Clementine had to suck on her cheek to keep from laughing.
"Reckon they must've invited themselves then." He heaved a mock sigh. "I guess I should go make 'em welcome anyway."
They were smiling at each other, she and Gus, as Clementine followed him into the parlor. But she paused a moment there to savor the silence of her new home before it was overrun with company. It really wasn't all that fancy a house, just a white frame box with four rooms and a tin roof. Gus fretted that it wasn't up to the civilized standards she'd been raised to, yet already she felt more at home here than she ever had in the crimson-draped gloom of the house on Louisburg Square. Her father's house had smelled of beeswax and wood oil and too much godliness. This parlor smelled of its new pine plank floor, and of hope.
She stepped into the kitchen, which was already beginning to smell of the yeasty crock of sourdough that had been brought to rest in its new place above the brand-new nickel-plate range, a range that had—blessed day!—a hot water reservoir. And next to it—even more blessed day!—was a washing machine with a hand-cranked wooden wringer.
She heard Gus calling to her that their guests were starting to arrive. A wave of shyness washed over her, and she rubbed her damp palms over the swell of her belly. She had altered her brown serge dress as best she could to try to conceal her pregnancy, but she'd had to loosen her corset to a shameless degree.
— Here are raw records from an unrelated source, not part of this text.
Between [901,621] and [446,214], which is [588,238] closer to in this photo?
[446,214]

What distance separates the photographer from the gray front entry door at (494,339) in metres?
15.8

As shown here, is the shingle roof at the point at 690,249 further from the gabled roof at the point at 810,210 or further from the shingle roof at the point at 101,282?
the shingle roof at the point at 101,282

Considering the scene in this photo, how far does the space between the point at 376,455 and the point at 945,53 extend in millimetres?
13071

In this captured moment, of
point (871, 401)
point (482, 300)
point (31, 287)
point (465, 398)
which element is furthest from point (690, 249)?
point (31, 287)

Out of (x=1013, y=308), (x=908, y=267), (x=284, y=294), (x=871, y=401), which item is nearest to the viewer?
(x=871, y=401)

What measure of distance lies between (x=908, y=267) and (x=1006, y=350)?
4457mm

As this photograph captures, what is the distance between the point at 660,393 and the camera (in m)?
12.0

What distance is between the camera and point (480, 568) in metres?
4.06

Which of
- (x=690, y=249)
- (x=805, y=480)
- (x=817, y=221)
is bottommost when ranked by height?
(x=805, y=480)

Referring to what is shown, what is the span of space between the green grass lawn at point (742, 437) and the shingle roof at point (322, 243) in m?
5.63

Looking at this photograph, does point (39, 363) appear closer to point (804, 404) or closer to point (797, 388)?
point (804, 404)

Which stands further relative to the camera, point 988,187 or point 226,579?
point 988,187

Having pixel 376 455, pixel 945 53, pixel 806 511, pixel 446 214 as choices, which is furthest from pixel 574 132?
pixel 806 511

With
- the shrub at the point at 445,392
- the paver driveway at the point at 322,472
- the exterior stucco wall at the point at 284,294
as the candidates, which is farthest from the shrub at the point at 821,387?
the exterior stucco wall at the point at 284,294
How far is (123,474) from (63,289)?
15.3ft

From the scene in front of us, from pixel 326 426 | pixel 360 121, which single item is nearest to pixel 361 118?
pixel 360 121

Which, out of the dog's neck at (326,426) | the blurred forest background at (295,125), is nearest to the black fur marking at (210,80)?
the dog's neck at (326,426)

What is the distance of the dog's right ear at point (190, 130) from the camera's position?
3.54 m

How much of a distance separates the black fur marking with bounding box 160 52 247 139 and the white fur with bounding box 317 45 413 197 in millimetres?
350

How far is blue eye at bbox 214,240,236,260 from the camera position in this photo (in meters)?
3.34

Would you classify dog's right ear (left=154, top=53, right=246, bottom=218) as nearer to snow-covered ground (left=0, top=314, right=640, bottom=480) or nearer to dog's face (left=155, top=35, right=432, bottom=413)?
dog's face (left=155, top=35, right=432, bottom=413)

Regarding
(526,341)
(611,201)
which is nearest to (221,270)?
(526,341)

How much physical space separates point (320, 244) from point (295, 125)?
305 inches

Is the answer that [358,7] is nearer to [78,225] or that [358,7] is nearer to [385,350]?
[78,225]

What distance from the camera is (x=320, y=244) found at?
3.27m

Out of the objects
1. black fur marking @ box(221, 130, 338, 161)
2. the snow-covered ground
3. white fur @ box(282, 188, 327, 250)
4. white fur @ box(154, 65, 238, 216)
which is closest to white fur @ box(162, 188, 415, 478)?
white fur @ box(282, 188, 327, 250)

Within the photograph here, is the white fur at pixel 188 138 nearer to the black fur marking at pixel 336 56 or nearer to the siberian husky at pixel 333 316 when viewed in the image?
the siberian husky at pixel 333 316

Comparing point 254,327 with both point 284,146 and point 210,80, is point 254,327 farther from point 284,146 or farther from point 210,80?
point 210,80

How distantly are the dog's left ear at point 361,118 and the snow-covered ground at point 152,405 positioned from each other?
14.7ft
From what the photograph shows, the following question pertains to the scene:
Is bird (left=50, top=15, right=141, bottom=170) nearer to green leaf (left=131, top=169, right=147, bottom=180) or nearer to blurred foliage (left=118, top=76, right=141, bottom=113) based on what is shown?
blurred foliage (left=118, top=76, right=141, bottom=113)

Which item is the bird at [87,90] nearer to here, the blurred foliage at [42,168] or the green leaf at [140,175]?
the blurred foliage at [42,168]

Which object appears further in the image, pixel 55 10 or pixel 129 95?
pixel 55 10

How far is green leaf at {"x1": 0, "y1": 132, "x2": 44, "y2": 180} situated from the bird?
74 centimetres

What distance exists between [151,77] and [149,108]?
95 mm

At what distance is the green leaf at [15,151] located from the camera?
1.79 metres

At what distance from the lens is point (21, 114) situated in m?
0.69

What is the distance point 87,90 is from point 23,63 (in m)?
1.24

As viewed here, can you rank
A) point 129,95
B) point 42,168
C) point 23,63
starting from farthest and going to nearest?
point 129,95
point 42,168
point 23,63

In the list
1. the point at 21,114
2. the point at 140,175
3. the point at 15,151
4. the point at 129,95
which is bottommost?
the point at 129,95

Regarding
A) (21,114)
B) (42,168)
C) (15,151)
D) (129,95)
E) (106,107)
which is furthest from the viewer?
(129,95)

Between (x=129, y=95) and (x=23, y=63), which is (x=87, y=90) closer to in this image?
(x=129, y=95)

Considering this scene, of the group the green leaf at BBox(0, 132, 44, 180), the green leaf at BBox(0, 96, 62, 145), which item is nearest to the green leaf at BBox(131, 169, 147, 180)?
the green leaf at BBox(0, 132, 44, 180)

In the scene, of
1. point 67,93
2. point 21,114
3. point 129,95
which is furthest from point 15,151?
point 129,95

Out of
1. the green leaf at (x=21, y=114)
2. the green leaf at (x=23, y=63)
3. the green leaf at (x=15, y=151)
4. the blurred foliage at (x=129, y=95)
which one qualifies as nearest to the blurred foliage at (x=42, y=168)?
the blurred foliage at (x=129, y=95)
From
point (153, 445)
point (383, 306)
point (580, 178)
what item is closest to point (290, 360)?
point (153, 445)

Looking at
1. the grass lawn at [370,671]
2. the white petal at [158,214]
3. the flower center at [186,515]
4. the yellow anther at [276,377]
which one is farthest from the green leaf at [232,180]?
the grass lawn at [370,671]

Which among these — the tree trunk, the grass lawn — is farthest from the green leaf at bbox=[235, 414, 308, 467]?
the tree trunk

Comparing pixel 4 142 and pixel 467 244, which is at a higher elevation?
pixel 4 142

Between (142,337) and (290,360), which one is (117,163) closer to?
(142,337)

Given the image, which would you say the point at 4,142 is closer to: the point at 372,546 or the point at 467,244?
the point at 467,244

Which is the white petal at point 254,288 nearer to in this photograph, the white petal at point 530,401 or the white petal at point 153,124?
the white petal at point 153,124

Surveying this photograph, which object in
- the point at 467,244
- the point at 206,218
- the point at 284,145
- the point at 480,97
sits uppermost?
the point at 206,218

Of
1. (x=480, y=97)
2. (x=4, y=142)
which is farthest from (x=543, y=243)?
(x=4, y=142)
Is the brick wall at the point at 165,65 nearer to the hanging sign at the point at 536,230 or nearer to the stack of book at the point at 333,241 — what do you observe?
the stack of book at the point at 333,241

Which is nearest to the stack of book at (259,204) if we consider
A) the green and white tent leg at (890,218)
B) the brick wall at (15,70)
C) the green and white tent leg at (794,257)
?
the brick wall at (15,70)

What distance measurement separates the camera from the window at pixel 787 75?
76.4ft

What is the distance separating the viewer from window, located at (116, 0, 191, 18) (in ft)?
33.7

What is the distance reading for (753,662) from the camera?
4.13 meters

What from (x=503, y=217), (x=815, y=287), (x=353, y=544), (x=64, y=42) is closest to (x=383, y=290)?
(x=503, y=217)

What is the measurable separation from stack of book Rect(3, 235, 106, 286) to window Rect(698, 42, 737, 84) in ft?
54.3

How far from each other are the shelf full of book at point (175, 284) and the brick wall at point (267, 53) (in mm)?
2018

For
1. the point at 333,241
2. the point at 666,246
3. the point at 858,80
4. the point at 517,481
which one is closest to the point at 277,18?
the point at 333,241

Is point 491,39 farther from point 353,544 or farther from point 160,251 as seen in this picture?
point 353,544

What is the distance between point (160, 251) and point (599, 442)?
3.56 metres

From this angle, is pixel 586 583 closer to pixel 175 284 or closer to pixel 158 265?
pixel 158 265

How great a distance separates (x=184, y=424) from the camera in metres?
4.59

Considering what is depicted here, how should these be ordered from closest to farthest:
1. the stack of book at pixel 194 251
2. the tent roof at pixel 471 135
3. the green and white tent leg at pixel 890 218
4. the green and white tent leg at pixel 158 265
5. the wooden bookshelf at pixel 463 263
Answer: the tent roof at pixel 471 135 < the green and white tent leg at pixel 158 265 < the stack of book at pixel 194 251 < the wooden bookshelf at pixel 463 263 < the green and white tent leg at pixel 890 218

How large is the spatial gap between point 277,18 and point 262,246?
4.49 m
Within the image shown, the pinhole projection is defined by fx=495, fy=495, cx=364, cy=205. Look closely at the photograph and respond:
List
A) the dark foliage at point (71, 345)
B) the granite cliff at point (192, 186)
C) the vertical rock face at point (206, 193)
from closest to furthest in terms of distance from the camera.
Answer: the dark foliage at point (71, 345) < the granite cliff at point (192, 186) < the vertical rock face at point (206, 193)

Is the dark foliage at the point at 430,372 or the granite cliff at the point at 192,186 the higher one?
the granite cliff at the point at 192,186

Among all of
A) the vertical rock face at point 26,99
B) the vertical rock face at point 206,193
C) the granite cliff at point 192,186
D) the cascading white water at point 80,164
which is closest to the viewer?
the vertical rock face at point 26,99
She walked out onto the porch that wrapped around three sides of the house, her pretty white porch with its spooled railing. Skeins of smoke drifted from a pit in the ground where a whole steer lay roasting, and the smell of it mingled with the smell of curing hay that came from the stacks lined up like giant bread loaves at the edge of the meadow. Squinting, Clementine looked across the yard and gasped aloud in pleased surprise.
Buggies and buckboards and men on horseback were coming down the road and over the prairie toward their little house. Most of the RainDance country would show up for any sort of jamboree, so Gus had told her, but she hadn't quite believed him. They would come riding for miles, he'd said, some getting up hours before dawn to arrive by noon, wearing their Sunday finery and bearing kettles of pea soup, legs of pork, venison chops, raspberry pie, and dried-apple duff.
There was Mrs. Graham, gripping her Horace's arm as if she feared every woman present would jump on him and ravish his body beneath her very nose. And Mrs. Weatherby, her pale face made paler by a coating of flour paste that had begun to crack in the heat like a dry gulch bed.
There was Mr. Carver, who ranched the high country above the buffalo canyon, a man who had come to Montana ten years ago and hadn't yet found the time to go back to Philadelphia and fetch his wife. And Sam Woo, who had gotten involved in a cutthroat game of poker at the Best in the West last month and lost all the money he'd been saving up to buy a Chinese girl to marry.